Lagu pertama yang ia mainkan adalah Wakil Rakyat. Aku lupa judul lagu kedua tapi juga dari Iwan Fals. Lagu ketiga membuatku kaget, ia menyanyikan lagu Ebiet G Ade, Kalian Dengarkan Keluhanku, salah satu lagu favoritku. Aku pun ikut bersenandung sambil membayangkan perjalanan yang akan kami tempuh.
“Aku suka lagu-lagu pengamen ini tapi tidak punya uang,” keluhku pada Tica. Memang kami harus berhemat karena uang bekal kami terbatas. Puji Tuhan, sebelum turun ibu di sampingku menitipkan uang Rp. 2.000 untuk diberikan kepada pengamen.
–
Sub terminal Penggung tidaklah besar, hanya ada tiga bus menunggu penumpang. Salah satu busnya menuju Cawas, kami segera naik. “Kita duduk di dekat supir saja supaya bisa bertanya,” usul Meta. Bus pun berangkat walaupun masih lengang.
Jam 11 siang, kami turun di pertigaan Cawas. Jalan membentang ke timur, dari sinilah kami mulai berjalan kaki. Kami ingin berdoa terlebih dahulu, sambil terus berjalan kami mencari tempat yang cocok. Hingga tibalah pada sebuah masjid.

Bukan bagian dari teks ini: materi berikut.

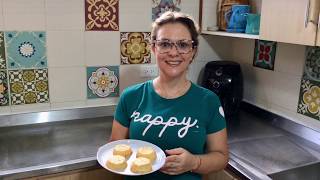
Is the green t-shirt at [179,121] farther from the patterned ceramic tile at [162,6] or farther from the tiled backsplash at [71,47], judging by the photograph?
the patterned ceramic tile at [162,6]

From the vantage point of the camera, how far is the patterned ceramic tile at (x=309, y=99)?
4.78 ft

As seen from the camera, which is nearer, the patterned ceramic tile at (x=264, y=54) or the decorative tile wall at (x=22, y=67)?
the decorative tile wall at (x=22, y=67)

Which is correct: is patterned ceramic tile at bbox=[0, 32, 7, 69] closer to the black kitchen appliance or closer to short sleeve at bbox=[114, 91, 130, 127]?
short sleeve at bbox=[114, 91, 130, 127]

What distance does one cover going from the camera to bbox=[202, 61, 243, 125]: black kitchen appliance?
1751 mm

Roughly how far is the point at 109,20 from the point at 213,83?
64 cm

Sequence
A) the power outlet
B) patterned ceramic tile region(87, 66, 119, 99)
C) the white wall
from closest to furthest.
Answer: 1. the white wall
2. patterned ceramic tile region(87, 66, 119, 99)
3. the power outlet

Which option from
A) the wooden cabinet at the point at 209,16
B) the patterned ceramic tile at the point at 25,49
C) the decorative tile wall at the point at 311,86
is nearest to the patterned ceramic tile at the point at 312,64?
the decorative tile wall at the point at 311,86

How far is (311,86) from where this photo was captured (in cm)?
148

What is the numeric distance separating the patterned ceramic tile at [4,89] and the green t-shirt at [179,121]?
728 millimetres

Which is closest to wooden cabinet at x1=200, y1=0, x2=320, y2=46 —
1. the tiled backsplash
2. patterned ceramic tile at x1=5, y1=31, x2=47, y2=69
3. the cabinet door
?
the cabinet door

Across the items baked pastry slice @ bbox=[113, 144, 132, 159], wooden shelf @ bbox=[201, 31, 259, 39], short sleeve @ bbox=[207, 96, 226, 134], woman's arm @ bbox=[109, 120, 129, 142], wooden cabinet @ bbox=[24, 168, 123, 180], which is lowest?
wooden cabinet @ bbox=[24, 168, 123, 180]

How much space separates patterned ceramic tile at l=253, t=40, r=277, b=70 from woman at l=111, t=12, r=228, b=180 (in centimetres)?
72

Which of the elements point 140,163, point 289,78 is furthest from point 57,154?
point 289,78

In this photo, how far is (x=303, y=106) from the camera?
1.53 metres
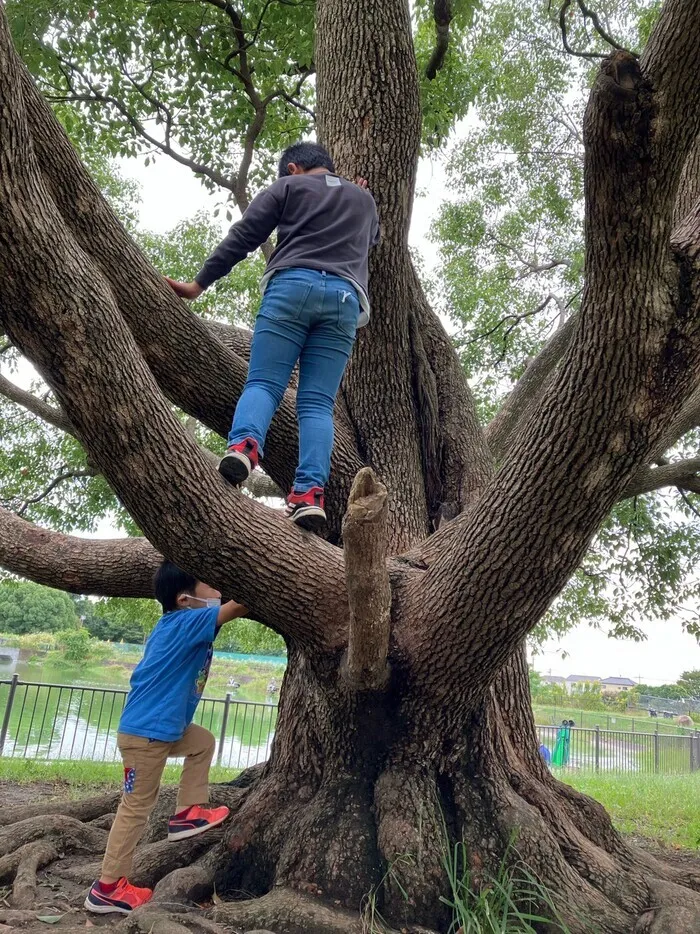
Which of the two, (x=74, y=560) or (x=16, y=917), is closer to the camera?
(x=16, y=917)

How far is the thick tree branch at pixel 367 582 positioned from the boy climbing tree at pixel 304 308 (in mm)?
599

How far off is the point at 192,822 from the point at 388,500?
213 cm

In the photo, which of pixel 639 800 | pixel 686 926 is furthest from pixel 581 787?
pixel 686 926

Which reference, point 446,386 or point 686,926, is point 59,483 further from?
point 686,926

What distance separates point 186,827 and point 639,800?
20.2 feet

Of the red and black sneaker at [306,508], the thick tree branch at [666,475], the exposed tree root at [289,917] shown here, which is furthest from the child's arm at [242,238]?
the thick tree branch at [666,475]

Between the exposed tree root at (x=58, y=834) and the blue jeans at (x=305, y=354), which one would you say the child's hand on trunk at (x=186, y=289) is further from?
the exposed tree root at (x=58, y=834)

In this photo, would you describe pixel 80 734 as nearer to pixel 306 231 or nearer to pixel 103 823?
pixel 103 823

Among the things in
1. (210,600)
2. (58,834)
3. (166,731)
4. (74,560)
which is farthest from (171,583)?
(58,834)

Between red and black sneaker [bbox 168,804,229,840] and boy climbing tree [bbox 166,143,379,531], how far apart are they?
1579 mm

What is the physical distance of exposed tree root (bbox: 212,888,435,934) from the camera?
282 cm

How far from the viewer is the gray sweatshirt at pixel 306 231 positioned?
330 cm

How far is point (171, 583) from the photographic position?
3701mm

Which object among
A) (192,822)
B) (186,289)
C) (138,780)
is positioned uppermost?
(186,289)
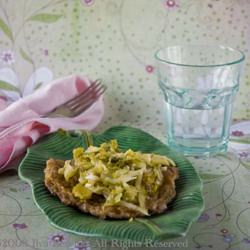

Memasuki pelataran masjid, arsitekturnya mengingatkanku pada gereja Ganjuran. Pendopo terbuka sehingga memudahkan umat untuk keluar-masuk. Aku percaya setiap bangunan mempunyai tujuan khusus ketika dibangun. Seperti halnya rumah yang mencerminkan hati pemiliknya.
Aku berjalan bersama Meta dan Tica, aku satu-satunya lelaki dalam kelompok. Aku merasa perbedaan gender bukan alasan mereka membutuhkan perlakuan khusus. Tapi aku tetap mempertimbangkan di mana kami akan berhenti karena perempuan tidak bisa ke belakang di sembarang tempat.
Kami menyempatkan duduk di pelataran, terhibur oleh banyaknya burung gereja di halaman. Kemudian datang pengurus masjid, beliau mulai membersihkan lantai. Karena merasa tidak enak hati, kami pun ngurungkan niat untuk berdoa di sini. Di samping masjid tampak tenda angkringan, kami pun beralih ke sana.